Quand on fait un film sur Napoléon, on est certain de faire des mécontents. Mais celui de Ridley Scott avec Joaquin Phoenix dans le rôle de Napoléon bat un certain nombre de records.
On passera sur les erreurs historiques. Ce film, en réalité, aurait dû s’appeler Joséphine. C’est elle le personnage principal aux côtés d’un Bonaparte ou Napoléon qui tarde à percer. Le sujet, c’est l’amour, les faibles prestations sexuelles du petit caporal, sa dépendance vis-à-vis de Joséphine. L’empereur est sous emprise. Le cinéaste n’a pas pour autant choisi franchement l’angle de son film et c’est pourquoi il est largement raté. Il y a des moments de grand cinéma, à côté de longueurs interminables de guimauve sentimentale. La bataille de Waterloo est exceptionnelle, comme la scène du retour de l’île d’Elbe où ceux qui devaient l’arrêter se rallient à leur empereur. On créditera Ridley Scott de ne pas avoir sacrifié au wokisme : pas de trace de dénonciations de misogynie dans le film, et surtout pas un mot sur l’esclavage. Mais cela ne suffit pas à sauver le film. On regrettera l’oubli complet de l’épisode du duc d’Enghien, et la faiblesse des Fouché et Talleyrand. La grande déception, c’est Joaquin Phoenix. Le formidable Commode de Gladiator, l’exceptionnel Joker n’a pas senti son rôle. Mal dirigé, mal inspiré, il n’incarne pas l’empereur. Cette fois, il n’a pas perdu un kilo, et il est aussi gros quand il est Bonaparte, ce « chat maigre et botté », dans les salons de Barras que quand il est devenu un Napoléon enrobé mais qui jamais ne met sa main dans son gilet.

----

* [Consigne A] Relevez tous les rôles que la critique du film sur Napoléon attribue à Joaquin Phoenix.
* [Consigne B]
Répondez à ces questions sur la critique du film sur Napoléon :
(i) Selon la critique, quel titre le film aurait-il dû porter ?
(ii) Quelle bataille est qualifiée d'exceptionnelle ?
(iii) Dans les salons de quel personnage Bonaparte apparaît-il ?

[Entrées d'un jeu de données]
----

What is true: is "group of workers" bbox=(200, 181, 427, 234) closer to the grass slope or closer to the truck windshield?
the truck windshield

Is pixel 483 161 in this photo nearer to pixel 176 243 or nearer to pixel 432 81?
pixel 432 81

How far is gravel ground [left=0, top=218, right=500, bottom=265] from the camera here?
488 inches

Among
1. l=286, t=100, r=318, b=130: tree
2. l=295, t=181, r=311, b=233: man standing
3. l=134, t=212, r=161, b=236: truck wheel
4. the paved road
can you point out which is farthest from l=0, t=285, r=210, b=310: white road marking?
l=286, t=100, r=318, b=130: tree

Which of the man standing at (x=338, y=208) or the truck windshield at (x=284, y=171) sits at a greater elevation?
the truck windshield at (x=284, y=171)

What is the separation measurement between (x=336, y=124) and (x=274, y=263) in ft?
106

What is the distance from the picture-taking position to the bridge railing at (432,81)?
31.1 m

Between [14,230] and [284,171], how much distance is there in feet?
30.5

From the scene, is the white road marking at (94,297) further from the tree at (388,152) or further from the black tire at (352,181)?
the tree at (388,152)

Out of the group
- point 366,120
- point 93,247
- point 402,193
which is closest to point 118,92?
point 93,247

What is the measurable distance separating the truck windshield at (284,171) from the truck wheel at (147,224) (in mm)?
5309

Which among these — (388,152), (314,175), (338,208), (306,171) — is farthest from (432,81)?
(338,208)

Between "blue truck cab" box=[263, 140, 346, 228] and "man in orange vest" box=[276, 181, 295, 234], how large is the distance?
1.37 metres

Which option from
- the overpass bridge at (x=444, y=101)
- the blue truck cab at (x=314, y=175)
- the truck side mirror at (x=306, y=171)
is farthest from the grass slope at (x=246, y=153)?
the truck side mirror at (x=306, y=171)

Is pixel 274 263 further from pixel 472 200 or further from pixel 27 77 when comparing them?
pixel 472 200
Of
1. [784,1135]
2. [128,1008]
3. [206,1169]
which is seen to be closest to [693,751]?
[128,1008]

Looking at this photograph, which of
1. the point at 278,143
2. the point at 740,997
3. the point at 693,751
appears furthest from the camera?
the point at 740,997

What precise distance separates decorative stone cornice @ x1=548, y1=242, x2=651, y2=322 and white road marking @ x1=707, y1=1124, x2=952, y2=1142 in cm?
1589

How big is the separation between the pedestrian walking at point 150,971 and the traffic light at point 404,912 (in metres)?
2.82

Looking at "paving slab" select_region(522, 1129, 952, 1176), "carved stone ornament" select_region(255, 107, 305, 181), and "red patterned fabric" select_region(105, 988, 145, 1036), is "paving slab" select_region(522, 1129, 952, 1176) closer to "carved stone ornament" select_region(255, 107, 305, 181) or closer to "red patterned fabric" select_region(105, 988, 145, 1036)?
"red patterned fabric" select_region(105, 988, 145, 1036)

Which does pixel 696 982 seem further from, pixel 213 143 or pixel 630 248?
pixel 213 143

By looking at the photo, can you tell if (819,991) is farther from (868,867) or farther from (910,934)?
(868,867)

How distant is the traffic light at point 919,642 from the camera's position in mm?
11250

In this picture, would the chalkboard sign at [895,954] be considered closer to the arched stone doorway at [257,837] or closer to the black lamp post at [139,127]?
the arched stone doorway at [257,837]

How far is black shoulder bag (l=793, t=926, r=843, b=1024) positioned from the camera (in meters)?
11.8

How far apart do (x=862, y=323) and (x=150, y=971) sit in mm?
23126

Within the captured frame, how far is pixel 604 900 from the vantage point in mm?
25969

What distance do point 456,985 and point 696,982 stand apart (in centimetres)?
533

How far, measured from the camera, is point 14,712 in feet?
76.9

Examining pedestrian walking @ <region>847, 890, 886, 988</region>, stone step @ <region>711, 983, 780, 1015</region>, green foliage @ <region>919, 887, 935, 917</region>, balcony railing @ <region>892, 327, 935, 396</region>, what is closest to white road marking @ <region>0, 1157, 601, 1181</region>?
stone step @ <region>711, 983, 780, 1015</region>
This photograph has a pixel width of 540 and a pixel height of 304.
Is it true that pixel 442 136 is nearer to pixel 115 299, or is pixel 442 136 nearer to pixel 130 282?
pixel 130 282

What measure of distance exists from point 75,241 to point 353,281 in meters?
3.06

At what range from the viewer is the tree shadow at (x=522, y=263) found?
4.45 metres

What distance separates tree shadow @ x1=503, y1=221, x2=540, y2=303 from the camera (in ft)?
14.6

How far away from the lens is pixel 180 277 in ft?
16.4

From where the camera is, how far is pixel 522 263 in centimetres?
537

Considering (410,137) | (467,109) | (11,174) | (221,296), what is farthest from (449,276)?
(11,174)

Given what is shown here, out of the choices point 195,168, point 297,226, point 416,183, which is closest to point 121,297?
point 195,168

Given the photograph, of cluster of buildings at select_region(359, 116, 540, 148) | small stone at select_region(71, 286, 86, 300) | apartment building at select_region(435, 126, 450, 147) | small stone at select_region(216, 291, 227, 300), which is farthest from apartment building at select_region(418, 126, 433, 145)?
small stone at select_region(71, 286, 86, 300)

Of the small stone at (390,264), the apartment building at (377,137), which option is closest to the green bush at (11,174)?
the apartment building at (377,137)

----

* [Réponse A]
- Napoléon (Bonaparte)
- Commode, dans Gladiator
- le Joker

* [Réponse B]
(i) Joséphine
(ii) La bataille de Waterloo
(iii) Barras